◆ Source excerpt
○ ○ ○ ○ ○ ○ ○

Class 12 Maths Ncert Solutions Chapter 6 Pdf Download

NCERT Solutions for Class 12 Maths chapter 6 - In the previous chapter, you have already learnt the differentiation of inverse trigonometric functions, exponential functions, logarithmic functions, composite functions, implicit functions, etc. In this article you will get NCERT Class 12 maths solutions chapter 6 with in depth explanation.

NCERT Solutions for Class 12 maths chapter 6 Application of Derivatives

The derivative has many applications in various fields like science, physics, optimization, engineering etc. NCERT solutions 12 maths chapter 6 applications of derivatives will help to cover the questions on some specific applications like graphs, functions and approximations. Questions based on the topics like finding the rate of change of quantities, equations of tangent and normal on a curve at a point are covered in the application of derivatives class 12 NCERT solutions. Check all NCERT solutions at a single place which will help you to learn CBSE maths and science.

Also, check NCERT solutions for class 12 other subjects.

NCERT solutions for class 12 maths chapter 6 Application of Derivatives-Exercise: 6.1

Question:13 On which of the following intervals is the function f given by $f ( x) = x ^{100} + \sin x - 1$ decreasing ?

○ ○ ○ ○ ○ ○ ○

◆ Rows

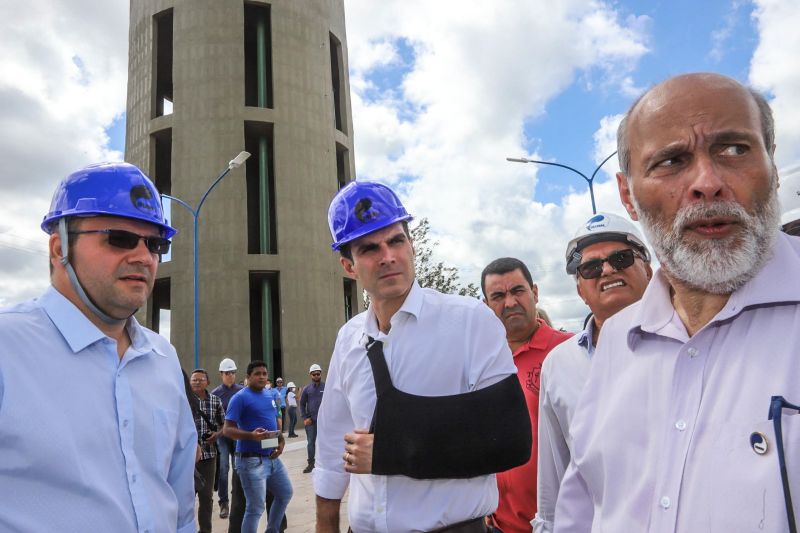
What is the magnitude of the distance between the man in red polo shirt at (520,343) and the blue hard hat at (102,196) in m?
2.16

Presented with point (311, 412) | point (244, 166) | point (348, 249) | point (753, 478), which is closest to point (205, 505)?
point (311, 412)

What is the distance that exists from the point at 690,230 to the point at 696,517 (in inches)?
24.6

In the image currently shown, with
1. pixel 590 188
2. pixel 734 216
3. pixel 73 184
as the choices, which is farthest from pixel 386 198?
pixel 590 188

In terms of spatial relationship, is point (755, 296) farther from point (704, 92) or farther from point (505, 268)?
point (505, 268)

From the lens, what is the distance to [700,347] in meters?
1.23

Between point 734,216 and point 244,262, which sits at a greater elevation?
point 244,262

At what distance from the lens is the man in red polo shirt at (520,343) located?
2838 mm

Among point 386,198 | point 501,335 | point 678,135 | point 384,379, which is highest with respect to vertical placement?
point 386,198

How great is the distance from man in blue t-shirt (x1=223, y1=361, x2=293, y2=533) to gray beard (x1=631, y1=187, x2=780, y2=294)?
5934mm

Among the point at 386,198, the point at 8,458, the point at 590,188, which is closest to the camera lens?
the point at 8,458

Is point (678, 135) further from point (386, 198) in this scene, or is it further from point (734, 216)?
point (386, 198)

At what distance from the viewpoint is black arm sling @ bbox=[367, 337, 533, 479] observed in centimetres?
191

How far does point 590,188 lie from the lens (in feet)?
58.1

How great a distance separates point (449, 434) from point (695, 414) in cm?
92
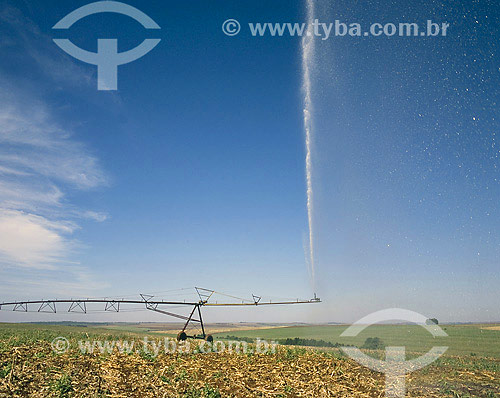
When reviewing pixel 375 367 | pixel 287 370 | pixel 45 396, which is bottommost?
pixel 375 367

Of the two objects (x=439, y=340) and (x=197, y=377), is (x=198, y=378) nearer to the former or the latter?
(x=197, y=377)

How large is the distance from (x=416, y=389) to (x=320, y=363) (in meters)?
4.77

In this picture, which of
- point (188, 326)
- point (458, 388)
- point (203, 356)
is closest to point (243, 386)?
point (203, 356)

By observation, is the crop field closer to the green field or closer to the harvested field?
the harvested field

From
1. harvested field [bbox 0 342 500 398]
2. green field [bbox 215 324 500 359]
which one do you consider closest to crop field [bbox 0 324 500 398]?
harvested field [bbox 0 342 500 398]

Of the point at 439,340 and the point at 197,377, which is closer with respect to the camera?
the point at 197,377

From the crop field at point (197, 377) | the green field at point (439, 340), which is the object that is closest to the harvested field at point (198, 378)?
the crop field at point (197, 377)

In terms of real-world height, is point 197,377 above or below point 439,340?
above

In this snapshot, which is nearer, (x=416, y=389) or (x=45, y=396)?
(x=45, y=396)

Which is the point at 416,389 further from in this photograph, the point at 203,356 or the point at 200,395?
the point at 203,356

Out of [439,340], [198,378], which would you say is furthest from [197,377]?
[439,340]

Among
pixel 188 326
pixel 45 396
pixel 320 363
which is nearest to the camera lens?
pixel 45 396

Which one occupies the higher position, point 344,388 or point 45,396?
point 45,396

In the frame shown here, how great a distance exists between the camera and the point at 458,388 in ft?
43.0
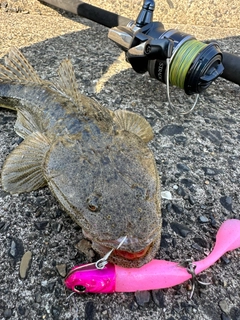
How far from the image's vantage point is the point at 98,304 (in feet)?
5.22

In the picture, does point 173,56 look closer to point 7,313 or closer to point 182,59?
point 182,59

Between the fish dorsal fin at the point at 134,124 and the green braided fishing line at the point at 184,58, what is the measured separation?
1.87 feet

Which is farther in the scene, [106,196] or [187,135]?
[187,135]

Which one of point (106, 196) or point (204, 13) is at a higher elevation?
point (204, 13)

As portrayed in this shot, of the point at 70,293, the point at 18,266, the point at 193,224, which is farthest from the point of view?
the point at 193,224

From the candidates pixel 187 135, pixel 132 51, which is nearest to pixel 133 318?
pixel 187 135

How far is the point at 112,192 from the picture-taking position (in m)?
1.53

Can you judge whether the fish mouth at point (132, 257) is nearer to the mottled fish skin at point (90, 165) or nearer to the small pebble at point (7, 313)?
the mottled fish skin at point (90, 165)

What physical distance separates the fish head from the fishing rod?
89 centimetres

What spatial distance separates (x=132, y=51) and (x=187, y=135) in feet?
2.66

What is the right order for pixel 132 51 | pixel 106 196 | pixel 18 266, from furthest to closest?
pixel 132 51, pixel 18 266, pixel 106 196

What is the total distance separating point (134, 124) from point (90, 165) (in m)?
0.62

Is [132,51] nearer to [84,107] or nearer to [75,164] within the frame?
[84,107]

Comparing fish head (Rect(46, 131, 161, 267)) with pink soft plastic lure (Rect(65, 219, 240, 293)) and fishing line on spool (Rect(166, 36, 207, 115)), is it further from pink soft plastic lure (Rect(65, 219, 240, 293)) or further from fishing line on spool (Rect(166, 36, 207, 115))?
fishing line on spool (Rect(166, 36, 207, 115))
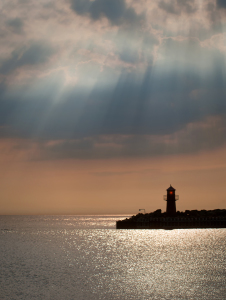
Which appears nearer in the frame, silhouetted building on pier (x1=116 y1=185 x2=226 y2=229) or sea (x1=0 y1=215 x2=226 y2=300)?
sea (x1=0 y1=215 x2=226 y2=300)

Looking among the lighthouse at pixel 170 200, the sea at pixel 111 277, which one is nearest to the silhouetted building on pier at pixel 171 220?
the lighthouse at pixel 170 200

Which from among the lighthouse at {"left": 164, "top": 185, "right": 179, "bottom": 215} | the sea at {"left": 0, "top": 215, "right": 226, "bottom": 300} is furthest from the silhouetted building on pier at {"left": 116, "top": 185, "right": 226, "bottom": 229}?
the sea at {"left": 0, "top": 215, "right": 226, "bottom": 300}

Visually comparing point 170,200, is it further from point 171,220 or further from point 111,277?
point 111,277

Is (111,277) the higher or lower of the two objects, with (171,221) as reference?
lower

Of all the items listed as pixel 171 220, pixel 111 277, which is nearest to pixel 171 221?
pixel 171 220

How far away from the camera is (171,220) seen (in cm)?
13575

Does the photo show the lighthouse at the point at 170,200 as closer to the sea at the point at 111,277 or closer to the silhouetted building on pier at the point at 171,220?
the silhouetted building on pier at the point at 171,220

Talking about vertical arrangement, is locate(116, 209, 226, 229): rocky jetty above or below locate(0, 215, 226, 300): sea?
above

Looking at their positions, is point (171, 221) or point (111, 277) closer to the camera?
point (111, 277)

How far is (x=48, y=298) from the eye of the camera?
3556 cm

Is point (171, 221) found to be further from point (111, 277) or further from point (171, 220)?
point (111, 277)

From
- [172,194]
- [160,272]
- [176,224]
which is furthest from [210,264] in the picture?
[176,224]

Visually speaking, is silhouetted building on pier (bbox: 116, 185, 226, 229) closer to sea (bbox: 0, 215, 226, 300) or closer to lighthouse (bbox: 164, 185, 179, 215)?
lighthouse (bbox: 164, 185, 179, 215)

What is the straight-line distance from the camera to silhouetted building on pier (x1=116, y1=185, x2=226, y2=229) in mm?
132875
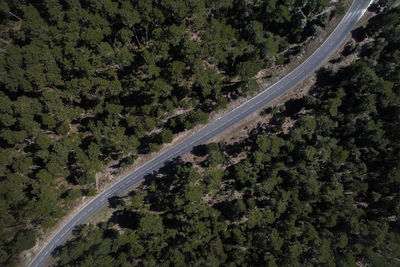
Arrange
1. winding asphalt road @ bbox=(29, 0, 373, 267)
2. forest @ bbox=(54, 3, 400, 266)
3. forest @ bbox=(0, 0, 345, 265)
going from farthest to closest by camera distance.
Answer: winding asphalt road @ bbox=(29, 0, 373, 267) → forest @ bbox=(0, 0, 345, 265) → forest @ bbox=(54, 3, 400, 266)

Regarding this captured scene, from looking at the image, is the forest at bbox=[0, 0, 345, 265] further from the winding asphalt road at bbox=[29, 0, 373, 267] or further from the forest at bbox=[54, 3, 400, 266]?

○ ○ ○ ○ ○ ○ ○

◆ What is needed
Could you carry on the NCERT page on applications of derivatives from its last line, the Question 13 prompt about where the function is decreasing?

◆ Exercise response
(A) (0,1) (B) $\frac{\pi}{2},\pi$ (C) $0,\frac{\pi}{2}$ (D) None of these

Answer:

(A) Given function is,
$f ( x) = x ^{100} + \sin x - 1$
$f^{'}(x) = 100x^{99} + \cos x$
Now, in interval (0,1)
$f^{'}(x) > 0$
Hence, $f ( x) = x ^{100} + \sin x - 1$ is increasing function in interval (0,1)

(B) Now, in interval $\left ( \frac{\pi}{2},\pi \right )$
$100x^{99} > 0 \ but \ \cos x < 0$
$100x^{99} > \cos x \\ 100x^{99} - \cos x > 0$ , $f^{'}(x) > 0$
Hence, $f ( x) = x ^{100} + \sin x - 1$ is increasing function in interval $\left ( \frac{\pi}{2},\pi \right )$

(C) Now, in interval $\left ( 0,\frac{\pi}{2} \right )$
$100x^{99} > 0 \ and \ \cos x > 0$
$100x^{99} > \cos x \\ 100x^{99} - \cos x > 0$ , $f^{'}(x) > 0$
Hence, $f ( x) = x ^{100} + \sin x - 1$ is increasing function in interval $\left ( 0,\frac{\pi}{2} \right )$

So, $f ( x) = x ^{100} + \sin x - 1$ is increasing for all cases
Hence, correct answer is (D) None of these

Question:15 Let I be any interval disjoint from [–1, 1]. Prove that the function f given by $f ( x) = x + 1/x$ is increasing on I.

Answer:

Given function is,
$f ( x) = x + 1/x$
$f^{'}(x) = 1 - \frac{1}{x^2}$
Now,
$f^{'}(x) = 0\\ 1 - \frac{1}{x^2} = 0\\ x^{2} = 1\\ x = \pm1$

So, intervals are from $(-\infty,-1), (-1,1) \ and \ (1,\infty)$
In interval $(-\infty,-1), (1,\infty)$ , $\frac{1}{x^2} < 1 \Rightarrow 1 - \frac{1}{x^2} > 0$
$f^{'}(x) > 0$
Hence, $f ( x) = x + 1/x$ is increasing in interval $(-\infty,-1)\cup (1,\infty)$
In interval (-1,1) , $\frac{1}{x^2} > 1 \Rightarrow 1 - \frac{1}{x^2} < 0$
$f^{'}(x) < 0$
Hence, $f ( x) = x + 1/x$ is decreasing in interval (-1,1)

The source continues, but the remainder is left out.